L’intensità della luce, a questo punto, dipende da quanti corpuscoli ci sono nel
fascio di luce: alta intenistà significa tanti corpuscoli e quindi alta probabilità di
urtare cariche elettriche e di rimuoverle. Ma se i corpuscoli, pur tantissimi, hanno
bassa energia, non riusciranno a rimuovere le cariche.
Ma allora come possiamo spiegare gli esperimenti sulla diffrazione? La fisica è
una scienza sperimentale e, che ci piaccia o no, dobbiamo ammettere che la luce non
è né un’onda né un corpuscolo, ma ha al contempo le due nature. È sia un’onda che
un corpuscolo (se preferito potete anche pensare che non è né l’uno né l’altro, ma
qualcosa di diverso che non sappiamo immaginare).
Se questa interpretazione è vera, allora potrebbe essere vero che quel che abbiamo sempre considerato come composto di corpuscoli possa manifestare, sotto
certe condizioni, comportamenti ondulatori! È la meccanica quantistica secondo
la quale tutto nell’Universo ha una natura duale. Gli elettroni, per esempio, da
sempre considerati particelle, possono avere un comportamento da onde e quindi
essere diffratti in certe condizioni.
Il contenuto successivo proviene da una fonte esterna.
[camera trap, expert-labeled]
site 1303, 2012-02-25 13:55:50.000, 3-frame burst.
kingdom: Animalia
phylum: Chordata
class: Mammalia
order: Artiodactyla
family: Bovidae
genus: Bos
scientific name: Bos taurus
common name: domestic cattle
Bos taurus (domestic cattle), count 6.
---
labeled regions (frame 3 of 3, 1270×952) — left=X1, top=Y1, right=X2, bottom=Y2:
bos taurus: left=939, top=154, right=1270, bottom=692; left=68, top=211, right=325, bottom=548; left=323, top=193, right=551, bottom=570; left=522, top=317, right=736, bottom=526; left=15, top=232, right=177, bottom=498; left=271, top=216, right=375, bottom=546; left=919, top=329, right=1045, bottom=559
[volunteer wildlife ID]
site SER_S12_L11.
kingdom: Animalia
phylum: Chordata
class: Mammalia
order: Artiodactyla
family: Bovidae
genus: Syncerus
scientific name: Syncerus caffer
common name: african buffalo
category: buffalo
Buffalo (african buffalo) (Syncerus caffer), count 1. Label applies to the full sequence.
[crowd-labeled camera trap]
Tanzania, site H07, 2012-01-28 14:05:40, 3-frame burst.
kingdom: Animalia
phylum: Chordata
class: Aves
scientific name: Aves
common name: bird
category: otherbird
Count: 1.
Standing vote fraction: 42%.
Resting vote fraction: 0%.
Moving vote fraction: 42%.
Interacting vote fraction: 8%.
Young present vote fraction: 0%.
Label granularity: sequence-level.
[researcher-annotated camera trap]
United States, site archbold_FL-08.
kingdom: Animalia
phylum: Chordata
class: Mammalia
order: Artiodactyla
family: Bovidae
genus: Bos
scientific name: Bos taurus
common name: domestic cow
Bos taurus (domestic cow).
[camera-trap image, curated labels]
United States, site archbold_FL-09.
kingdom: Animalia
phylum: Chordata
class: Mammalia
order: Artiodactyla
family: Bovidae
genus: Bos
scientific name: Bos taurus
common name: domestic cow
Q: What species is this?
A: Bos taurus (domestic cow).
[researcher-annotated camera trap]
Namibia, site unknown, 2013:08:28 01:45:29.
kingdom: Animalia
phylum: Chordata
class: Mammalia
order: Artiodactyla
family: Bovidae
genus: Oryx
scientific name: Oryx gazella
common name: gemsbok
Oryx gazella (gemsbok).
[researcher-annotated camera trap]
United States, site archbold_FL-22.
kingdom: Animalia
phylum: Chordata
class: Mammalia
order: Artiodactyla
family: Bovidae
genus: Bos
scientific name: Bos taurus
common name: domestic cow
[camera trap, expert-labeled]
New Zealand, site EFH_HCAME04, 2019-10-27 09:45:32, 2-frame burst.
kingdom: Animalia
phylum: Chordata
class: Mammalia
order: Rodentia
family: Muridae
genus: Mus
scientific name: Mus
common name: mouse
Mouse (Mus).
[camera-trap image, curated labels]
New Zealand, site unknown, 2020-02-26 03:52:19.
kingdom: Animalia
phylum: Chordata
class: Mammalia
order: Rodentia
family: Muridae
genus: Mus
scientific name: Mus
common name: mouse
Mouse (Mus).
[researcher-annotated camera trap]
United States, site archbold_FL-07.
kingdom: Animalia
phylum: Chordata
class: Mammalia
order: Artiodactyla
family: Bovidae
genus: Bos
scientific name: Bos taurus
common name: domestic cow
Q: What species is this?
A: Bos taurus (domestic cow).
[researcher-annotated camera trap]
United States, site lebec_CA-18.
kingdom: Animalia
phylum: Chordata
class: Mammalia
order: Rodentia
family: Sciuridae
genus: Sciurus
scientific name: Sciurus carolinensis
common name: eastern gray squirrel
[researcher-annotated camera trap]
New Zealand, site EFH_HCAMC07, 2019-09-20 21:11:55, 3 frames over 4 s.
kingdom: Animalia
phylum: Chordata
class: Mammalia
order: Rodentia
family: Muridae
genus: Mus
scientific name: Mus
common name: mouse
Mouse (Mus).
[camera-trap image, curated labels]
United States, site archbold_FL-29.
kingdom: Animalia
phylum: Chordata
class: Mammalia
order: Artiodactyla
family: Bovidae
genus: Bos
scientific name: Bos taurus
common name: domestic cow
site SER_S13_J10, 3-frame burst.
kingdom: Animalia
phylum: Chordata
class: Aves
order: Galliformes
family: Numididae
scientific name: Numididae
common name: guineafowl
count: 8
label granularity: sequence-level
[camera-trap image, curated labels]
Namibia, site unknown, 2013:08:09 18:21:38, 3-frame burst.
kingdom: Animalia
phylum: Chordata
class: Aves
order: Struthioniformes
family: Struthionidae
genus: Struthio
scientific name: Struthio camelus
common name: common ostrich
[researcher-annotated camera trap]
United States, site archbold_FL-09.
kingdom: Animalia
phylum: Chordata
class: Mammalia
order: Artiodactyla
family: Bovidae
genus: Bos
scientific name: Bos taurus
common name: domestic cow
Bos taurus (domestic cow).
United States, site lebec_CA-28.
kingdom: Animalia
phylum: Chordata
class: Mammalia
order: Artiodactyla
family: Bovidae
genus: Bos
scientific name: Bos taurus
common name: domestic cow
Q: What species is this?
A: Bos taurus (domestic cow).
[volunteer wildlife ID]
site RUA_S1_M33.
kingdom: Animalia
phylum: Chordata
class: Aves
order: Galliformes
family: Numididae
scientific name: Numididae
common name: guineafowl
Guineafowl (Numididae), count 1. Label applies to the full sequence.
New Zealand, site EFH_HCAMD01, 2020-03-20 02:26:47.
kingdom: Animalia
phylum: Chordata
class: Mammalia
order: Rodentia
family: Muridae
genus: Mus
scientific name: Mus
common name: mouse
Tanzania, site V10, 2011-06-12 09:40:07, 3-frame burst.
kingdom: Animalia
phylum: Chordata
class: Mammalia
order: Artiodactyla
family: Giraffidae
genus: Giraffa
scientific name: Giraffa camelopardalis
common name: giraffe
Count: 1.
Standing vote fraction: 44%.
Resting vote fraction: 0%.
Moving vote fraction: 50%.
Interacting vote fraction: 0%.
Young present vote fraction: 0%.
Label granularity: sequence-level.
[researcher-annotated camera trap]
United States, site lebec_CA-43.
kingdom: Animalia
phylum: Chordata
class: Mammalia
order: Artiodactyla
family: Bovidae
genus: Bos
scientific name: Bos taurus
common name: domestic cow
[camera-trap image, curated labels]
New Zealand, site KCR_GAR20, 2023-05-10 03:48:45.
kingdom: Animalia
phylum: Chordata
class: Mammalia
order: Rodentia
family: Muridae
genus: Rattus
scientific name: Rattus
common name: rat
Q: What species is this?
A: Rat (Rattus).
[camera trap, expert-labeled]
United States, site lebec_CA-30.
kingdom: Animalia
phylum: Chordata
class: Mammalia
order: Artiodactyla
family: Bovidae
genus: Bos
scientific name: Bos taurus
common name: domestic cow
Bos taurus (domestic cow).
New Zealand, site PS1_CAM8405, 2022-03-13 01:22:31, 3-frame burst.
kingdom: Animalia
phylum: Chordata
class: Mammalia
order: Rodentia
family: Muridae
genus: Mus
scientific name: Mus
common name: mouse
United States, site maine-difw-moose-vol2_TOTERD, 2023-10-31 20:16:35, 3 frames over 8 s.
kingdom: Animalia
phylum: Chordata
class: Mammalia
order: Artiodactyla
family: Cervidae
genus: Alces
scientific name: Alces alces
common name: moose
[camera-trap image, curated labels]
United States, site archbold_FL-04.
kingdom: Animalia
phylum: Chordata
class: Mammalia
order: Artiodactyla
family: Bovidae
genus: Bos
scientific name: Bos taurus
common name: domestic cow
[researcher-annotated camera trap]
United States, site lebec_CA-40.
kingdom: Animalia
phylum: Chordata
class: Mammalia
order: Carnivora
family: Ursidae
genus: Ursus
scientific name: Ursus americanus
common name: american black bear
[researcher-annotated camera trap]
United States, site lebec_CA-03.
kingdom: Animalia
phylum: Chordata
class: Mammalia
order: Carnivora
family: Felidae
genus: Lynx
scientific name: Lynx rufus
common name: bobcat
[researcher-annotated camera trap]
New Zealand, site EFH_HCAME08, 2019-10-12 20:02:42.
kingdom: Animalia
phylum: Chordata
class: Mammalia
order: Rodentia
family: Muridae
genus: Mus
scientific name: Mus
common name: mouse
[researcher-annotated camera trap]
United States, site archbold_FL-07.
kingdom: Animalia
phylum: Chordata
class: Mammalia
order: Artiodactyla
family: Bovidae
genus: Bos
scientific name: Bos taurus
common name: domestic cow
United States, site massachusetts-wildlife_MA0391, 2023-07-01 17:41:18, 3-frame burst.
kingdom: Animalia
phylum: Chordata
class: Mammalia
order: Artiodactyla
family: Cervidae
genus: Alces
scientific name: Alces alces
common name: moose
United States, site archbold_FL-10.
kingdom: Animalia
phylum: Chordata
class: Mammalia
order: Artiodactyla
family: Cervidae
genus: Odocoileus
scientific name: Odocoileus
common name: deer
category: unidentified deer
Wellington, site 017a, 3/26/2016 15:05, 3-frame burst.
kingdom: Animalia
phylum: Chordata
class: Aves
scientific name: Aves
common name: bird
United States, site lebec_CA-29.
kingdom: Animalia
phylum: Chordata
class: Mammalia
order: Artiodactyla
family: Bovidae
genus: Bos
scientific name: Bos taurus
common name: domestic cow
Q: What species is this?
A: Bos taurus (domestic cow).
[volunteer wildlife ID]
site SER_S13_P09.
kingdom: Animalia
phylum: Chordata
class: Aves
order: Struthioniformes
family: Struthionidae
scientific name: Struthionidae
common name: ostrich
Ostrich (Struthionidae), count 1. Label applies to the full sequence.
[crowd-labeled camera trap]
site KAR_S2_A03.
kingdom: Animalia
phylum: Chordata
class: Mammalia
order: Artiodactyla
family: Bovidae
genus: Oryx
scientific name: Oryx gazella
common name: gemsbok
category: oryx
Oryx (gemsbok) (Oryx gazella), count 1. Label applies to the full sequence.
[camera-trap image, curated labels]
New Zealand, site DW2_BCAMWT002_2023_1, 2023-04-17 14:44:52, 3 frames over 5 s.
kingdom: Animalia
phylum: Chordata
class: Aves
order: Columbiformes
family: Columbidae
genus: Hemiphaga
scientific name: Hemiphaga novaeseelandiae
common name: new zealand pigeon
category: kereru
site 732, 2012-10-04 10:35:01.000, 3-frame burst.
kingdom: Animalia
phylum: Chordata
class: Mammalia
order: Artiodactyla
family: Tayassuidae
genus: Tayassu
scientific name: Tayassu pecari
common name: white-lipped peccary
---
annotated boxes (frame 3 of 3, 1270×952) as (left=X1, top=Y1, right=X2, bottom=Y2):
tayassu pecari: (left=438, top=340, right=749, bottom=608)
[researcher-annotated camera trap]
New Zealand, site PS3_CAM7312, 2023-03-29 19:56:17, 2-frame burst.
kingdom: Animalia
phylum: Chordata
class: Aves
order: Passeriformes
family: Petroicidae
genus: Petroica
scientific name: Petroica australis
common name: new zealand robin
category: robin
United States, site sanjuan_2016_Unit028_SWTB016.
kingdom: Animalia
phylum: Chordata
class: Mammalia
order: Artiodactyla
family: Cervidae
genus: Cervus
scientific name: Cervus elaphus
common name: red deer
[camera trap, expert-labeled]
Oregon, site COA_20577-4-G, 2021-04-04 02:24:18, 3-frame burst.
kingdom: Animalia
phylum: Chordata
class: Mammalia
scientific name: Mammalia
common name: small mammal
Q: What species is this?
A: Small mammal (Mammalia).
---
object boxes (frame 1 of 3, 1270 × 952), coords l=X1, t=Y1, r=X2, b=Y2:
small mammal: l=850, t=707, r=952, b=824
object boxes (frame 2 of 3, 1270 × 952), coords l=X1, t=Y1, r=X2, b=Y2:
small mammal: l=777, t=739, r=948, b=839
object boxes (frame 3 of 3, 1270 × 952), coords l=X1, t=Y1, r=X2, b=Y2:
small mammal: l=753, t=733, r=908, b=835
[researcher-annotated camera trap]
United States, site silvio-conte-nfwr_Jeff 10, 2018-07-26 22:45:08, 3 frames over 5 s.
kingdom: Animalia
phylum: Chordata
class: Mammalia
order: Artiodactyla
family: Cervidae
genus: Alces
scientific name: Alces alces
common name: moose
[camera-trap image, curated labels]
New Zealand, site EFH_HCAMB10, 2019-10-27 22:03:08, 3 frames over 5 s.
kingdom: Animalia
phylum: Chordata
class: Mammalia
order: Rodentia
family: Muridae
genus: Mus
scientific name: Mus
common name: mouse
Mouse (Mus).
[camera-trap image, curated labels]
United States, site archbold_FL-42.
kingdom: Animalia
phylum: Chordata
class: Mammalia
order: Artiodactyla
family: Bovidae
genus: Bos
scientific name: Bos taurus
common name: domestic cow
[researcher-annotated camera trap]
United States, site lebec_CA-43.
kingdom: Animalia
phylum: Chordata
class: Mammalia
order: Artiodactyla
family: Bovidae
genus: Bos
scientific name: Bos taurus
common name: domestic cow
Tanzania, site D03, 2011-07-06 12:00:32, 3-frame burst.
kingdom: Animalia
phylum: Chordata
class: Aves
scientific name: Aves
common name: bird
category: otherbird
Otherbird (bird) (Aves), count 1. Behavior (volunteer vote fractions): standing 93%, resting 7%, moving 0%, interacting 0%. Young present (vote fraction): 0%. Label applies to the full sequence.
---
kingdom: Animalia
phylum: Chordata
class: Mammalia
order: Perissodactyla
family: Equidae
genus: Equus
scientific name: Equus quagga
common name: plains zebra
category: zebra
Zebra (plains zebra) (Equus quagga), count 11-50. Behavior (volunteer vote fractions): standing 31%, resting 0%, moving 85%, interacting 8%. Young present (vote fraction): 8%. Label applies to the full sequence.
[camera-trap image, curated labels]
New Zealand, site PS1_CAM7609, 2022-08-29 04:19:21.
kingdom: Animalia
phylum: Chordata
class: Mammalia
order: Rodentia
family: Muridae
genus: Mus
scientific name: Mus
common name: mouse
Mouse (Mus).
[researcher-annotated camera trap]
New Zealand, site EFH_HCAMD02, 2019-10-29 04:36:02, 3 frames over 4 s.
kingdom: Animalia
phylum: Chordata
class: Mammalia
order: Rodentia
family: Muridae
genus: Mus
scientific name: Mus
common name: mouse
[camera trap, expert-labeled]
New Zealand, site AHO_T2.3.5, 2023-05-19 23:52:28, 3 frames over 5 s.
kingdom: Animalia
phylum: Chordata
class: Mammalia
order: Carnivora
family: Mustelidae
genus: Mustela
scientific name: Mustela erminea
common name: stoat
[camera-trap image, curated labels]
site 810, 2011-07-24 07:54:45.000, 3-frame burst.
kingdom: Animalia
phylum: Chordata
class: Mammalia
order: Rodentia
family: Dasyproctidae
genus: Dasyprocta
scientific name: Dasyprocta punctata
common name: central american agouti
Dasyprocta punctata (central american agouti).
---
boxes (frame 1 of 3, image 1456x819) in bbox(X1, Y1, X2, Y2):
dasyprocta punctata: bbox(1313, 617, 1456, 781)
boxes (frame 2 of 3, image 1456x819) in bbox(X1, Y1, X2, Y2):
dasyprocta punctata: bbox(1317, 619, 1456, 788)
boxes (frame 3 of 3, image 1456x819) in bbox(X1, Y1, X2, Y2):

Per poter produrre diffrazione le fenditure devono essere molto strette rispetto alla lunghezza d’onda: se si fa passare un fascio
di elettroni attraverso un cristallo, per esempio di grafite, gli atomi del cristallo disposti regolarmente si comportano come ostacoli e l’onda di elettroni prosegue al
di là del cristallo procedendo con un fronte d’onda sferico, come le onde del mare.
Il risultato è che si vedranno gli elettroni finire in punti che formano un’immagine
simile a quella di una luce che passa attraverso uno stretto foro: il fascio di luce si
allarga e attorno a esso si vedono degli anelli. Lo stesso accade per gli elettroni, in
effetti, quindi l’interpretazione quantistica dev’essere corretta.